WASHINGTON, June 14 /PRNewswire/ -- Once seen as a slam-dunk victory for Sen. Richard Durbin and the big box merchant lobby, the debit price-control amendment ran into stiff and widespread opposition last week and is now one of the most controversial issues for lawmakers reconciling differences between the House and Senate Wall Street reform bills, the Electronic Payments Coalition (EPC) said today.
In opposing the Durbin amendment, state treasurers and state benefits administrators from 15 states have written letters to Congress opposing the amendment, saying that it would undermine federal and state efforts to provide benefits through prepaid or debit products.

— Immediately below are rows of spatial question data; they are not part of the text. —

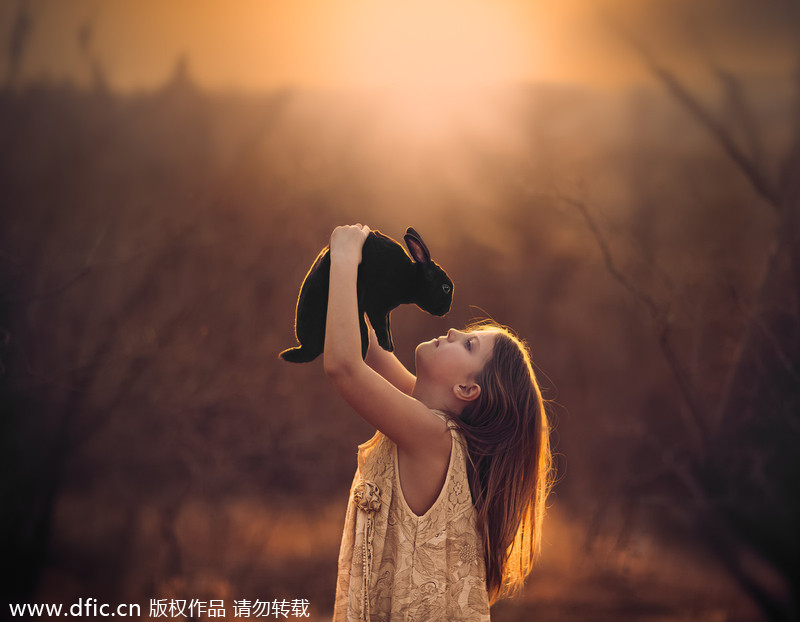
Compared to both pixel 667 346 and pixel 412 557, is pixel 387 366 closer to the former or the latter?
pixel 412 557

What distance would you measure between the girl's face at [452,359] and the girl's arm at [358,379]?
10 cm

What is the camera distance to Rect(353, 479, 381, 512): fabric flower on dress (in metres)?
1.21

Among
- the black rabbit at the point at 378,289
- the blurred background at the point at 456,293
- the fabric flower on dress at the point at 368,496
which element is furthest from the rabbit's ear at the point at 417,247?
the blurred background at the point at 456,293

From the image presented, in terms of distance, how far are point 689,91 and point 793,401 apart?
1368 mm

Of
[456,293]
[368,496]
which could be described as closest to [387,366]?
[368,496]

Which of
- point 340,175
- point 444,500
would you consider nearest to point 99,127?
point 340,175

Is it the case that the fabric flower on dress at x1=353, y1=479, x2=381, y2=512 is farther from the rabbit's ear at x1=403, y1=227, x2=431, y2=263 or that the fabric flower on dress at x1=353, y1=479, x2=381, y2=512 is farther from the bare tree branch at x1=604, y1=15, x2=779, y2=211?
the bare tree branch at x1=604, y1=15, x2=779, y2=211

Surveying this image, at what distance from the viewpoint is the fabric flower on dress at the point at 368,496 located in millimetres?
1206

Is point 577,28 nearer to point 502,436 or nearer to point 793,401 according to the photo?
point 793,401

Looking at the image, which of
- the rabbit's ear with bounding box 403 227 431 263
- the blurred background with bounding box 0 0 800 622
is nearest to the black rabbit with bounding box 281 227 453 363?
the rabbit's ear with bounding box 403 227 431 263

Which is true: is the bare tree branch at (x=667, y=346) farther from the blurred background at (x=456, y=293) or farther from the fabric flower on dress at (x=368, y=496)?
the fabric flower on dress at (x=368, y=496)

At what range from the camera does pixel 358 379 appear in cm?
110

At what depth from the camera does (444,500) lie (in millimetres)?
1209

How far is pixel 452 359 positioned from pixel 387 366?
6.2 inches
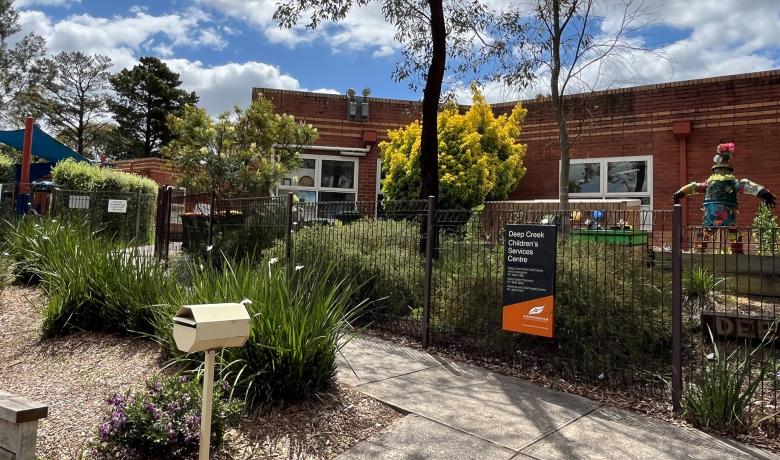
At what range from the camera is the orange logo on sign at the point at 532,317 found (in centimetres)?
505

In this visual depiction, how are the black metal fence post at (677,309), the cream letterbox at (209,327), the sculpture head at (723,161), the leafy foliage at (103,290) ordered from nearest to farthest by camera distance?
1. the cream letterbox at (209,327)
2. the black metal fence post at (677,309)
3. the leafy foliage at (103,290)
4. the sculpture head at (723,161)

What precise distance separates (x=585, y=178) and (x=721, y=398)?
32.6ft

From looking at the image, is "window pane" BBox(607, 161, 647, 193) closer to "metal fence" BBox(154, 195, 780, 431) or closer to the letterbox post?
"metal fence" BBox(154, 195, 780, 431)

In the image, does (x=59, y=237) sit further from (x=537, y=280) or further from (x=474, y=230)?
(x=537, y=280)

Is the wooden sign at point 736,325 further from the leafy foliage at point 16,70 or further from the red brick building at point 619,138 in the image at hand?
the leafy foliage at point 16,70

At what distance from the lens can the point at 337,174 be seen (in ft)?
49.3

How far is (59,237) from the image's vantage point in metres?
7.59

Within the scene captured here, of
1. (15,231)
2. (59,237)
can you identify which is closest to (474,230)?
(59,237)

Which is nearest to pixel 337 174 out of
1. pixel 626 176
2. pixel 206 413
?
pixel 626 176

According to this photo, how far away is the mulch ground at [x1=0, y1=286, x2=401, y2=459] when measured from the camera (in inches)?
142

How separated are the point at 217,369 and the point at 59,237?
4.90 metres

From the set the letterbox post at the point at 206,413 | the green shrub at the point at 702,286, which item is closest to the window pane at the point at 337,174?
the green shrub at the point at 702,286

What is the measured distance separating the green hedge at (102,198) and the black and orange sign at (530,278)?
7.05 m

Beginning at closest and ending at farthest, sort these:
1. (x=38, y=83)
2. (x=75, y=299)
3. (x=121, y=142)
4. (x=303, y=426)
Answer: (x=303, y=426), (x=75, y=299), (x=38, y=83), (x=121, y=142)
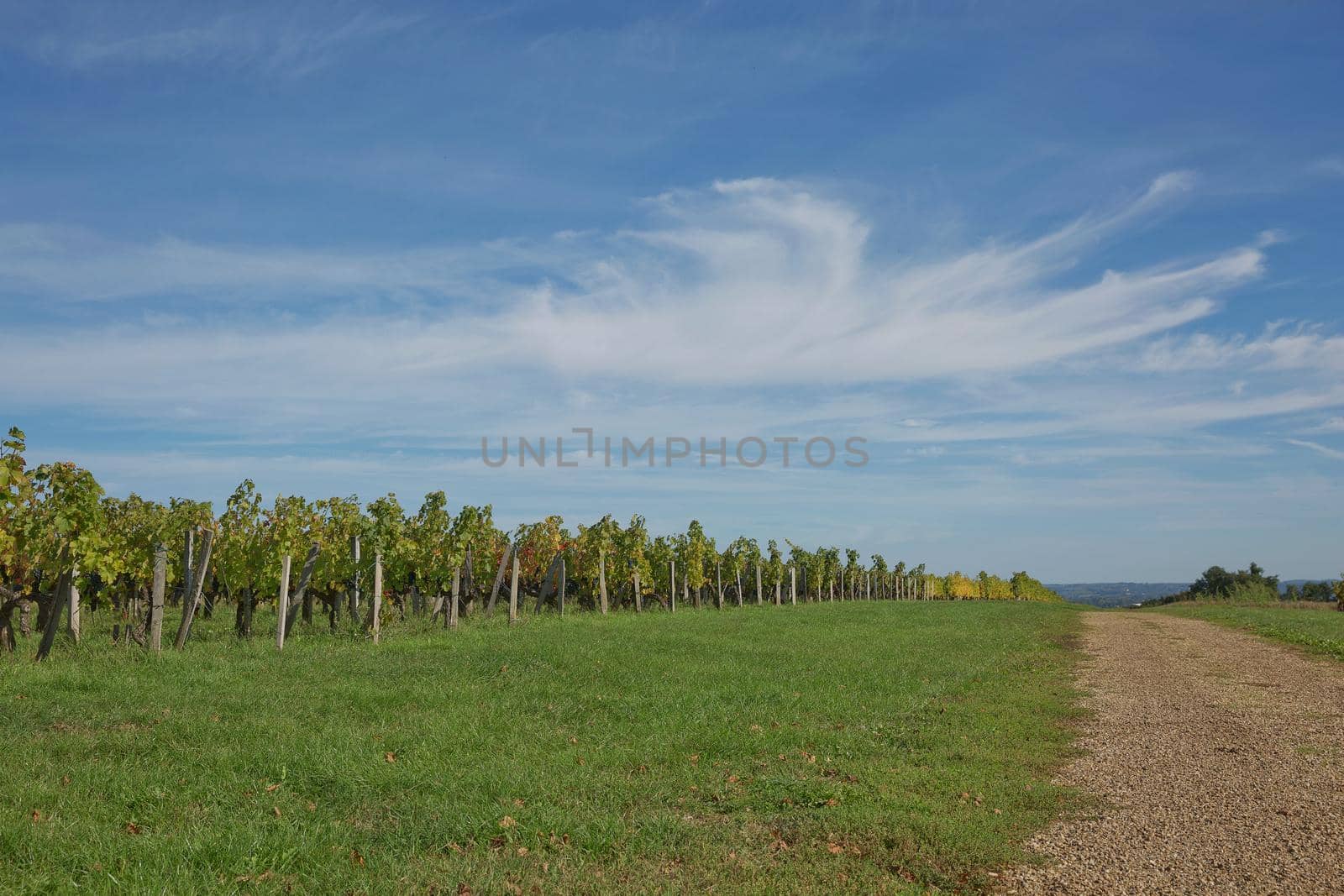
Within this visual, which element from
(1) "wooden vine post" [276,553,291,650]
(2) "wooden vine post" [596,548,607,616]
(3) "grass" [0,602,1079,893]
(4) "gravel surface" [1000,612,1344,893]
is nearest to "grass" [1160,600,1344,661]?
(4) "gravel surface" [1000,612,1344,893]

The federal government announced today that all benefits will be paperless by 2013 in an effort to cut costs.
In a joint letter to congressional leaders, 10 state treasurers explained their opposition. "Quite simply, the financial institutions that issue these prepaid debit cards do so at little or no cost to states because they are able to rely on interchange to cover their costs. If the Durbin amendment becomes law, this will no longer be the case and we are seriously concerned about the viability of these programs. Even if these programs continue, we are concerned that financial institutions will be forced to raise fees on cardholders or States to recoup lost revenue."
Adding to the chorus of government officials concerned about the effect the debit amendment will have on states' ability to deliver government benefits for low-income Americans on prepaid cards was hip hop mogul, entrepreneur, advocate for the poor, and business owner of a debit card service for the under-banked, Russell Simmons.
In an open letter to Sen. Durbin, Simmons called on the politician to change proposed legislation that could negatively impact poor and minority communities. Simmons writes: "I simply cannot believe that you are removing what is effectively a commercial business-to-business subsidy for a payment system that benefits the poor, and leaving intact the same system as used by the rich - who have access to credit cards."
Also opposing the Durbin amendment this week was the Chicago Tribune, which editorialized on June 9 that "when Sen. Durbin starts picking winners and losers among competing industries, anyone who cares about free enterprise should worry. The rough-and-tumble fight over interchange fees should be settled in boardrooms, courtrooms and, especially, the marketplace — not by federal fiat."
Last week also saw credit union and community bank associations increasing the volume on their strong opposition to the price controlling amendment, which was hastily added at the last minute in the U.S. Senate and has not been subject to any congressional hearing. In a rare joint appearance, an online press conference featured the CEOs from Credit Union National Association, Independent Community Bankers of America, and the National Association of Federal Credit Unions, who explained why the so-called "carve-out" was not something they asked for, and would put small financial institutions at a competitive disadvantage.
Additionally, the International Center for Law & Economics (ICLE) and the Mercatus Center of George Mason University held a conference and released a white paper by Professor Todd Zywicki discussing the economics of payment card interchange fees and the limits of regulation. In his paper, Zywicki writes that government intervention "ignores the extreme difficulty of devising workable political interventions in a system as interdependent and complicated as payment card systems, especially when those interventions would engage in price-setting of the interchange fee either directly or indirectly."
Mercator analysts Ken Paterson and Patricia Hewitt also called for a go-slow approach this week to assess what they say are possible unintended consequences of Durbin's proposal.
Stuart E. Weiner, former vice president and director of payments system research at the Federal Reserve Bank of Kansas City, wrote in the Kansas City Star that "it is difficult to envision an outcome in which the smaller institutions are protected from the harmful effects of the Durbin amendment." Weiner also writes that the "Durbin amendment has the effect of directing the Federal Reserve to set the prices for its competitors. It is difficult to imagine that the Federal Reserve would be permitted to remain an ACH operator if it were required to set prices for a competing industry."